The market started the week in the red as investors sold off positions mainly in gloves and personal protection equipment (PPE) manufacturer-related counters.
Yesterday afternoon, the FBM KLCI fell just below the 1,500-point benchmark before it rebounded to close at 1,519.32 points.
Market experts anticipated that the local stock market would remain lacklustre in the coming months due to uncertainties over the impact the end of the moratorium will bring.

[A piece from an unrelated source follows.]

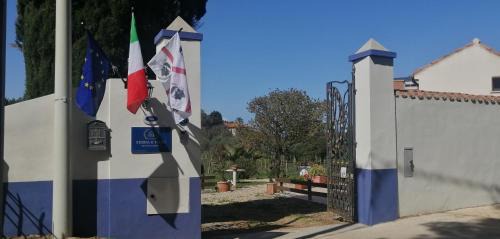 Bosa Bed & Breakfast | SERRA E MESU Affittacamere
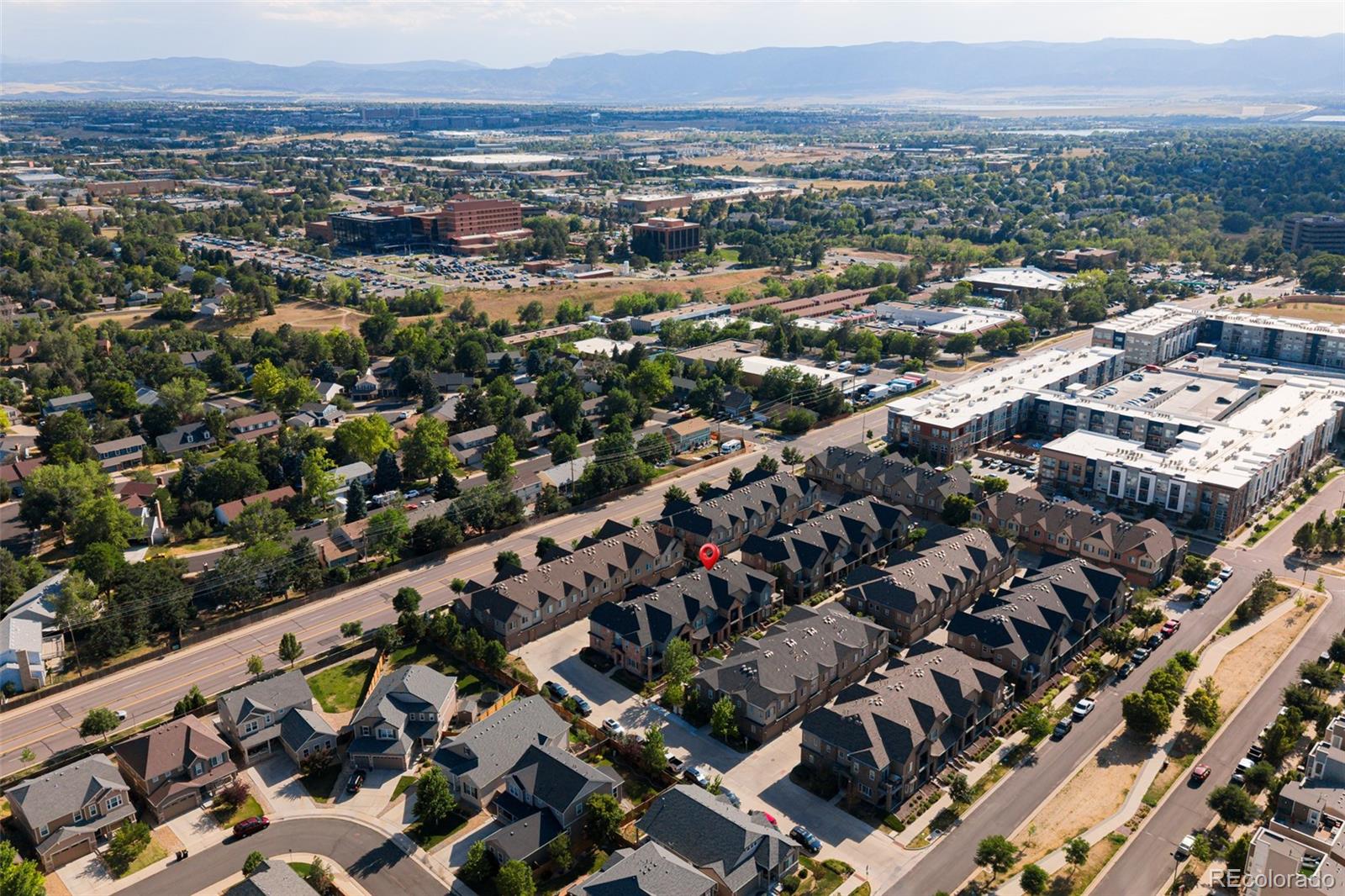 MLS Image #22 for 570 e dry creek place,littleton, Colorado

“We believe there could be multiple factors that are driving the market downwards, and not one definitive reason. Externally, we saw corrections in the US markets which could have had an influence on our market.
“In addition to this, we believe that investors could be taking this opportunity to embark on some profit-taking activities, especially in the glove counters, given the significant rally. Retail investors could also be taking profits ahead of the end of the loan moratorium, ” MIDF head of research Imran Yassin Md Yusof told StarBiz.
The banking sector, he said, could be under pressure as investors could be cautious over the lack of visibility in terms of asset quality and provisioning post-loan moratorium.
“In the short term, we believe that downward pressure on the market could remain, at least until there is a clear indication of what will unfold after the moratorium ends.
“Nevertheless, we believe the market will start to rebound should the economic recovery gather pace, ” Imran said.
The bull run of Bursa Malaysia, which began in late-March, has been largely fuelled by the rally in glove stocks, which rode on the demand for medical equipment due to the Covid-19 pandemic.
Some quarters argued that the rally could ease as a Covid-19 vaccine appears on the horizon, which will be dragged to the benchmark index FBM KLCI.
“The rubber glove and PPE sectors are badly impacted by news of a vaccine in China.
“The numerous announcements by 10 to 20 small mid-cap companies that they will be jumping onto the rubber glove manufacturing bandwagon has heightened concerns of an oversupply of rubber gloves in 2021/22, thereby leading to a collapse in spot price and average selling prices (ASPs), ” said former investment banker Ian Yoong.
However, he said the recent correction in glove stocks could be a buying opportunity as the rubber gloves’ order books were 12 to 15 months long.
“The rubber glove sector is a safe haven for investors when expectations of the sector are low.
“I expect a mild rally in January. It will be more of a technical rebound, ” Yoong said.
On the outlook of the FBM KLCI, Rakuten Trade Research vice-president Vincent Lau (pic below) said there is an immediate support at 1,500 points.
Interestingly, he reckoned that the end of the loan moratorium and investors exiting the market were overplayed at this juncture.
He described the current pullback in the market as “a healthy correction” and necessary for the market to move further.
In addition, Lau said the government has hinted that it was ready to put in more stimulus, if needed.
Last week, Prime Minister Tan Sri Muhyiddin Yassin said the government was prepared to implement additional economic stimulus packages or other initiatives if needed, and if the government’s financial situation allowed.
In general, Yoong said the market confidence was dampened by the end of the moratorium at the end of this month.
“The general perception is that many retail investors are exiting the stock market to service bank loans. A confluence of negative ideas. These are mainly perceptions, ” he said.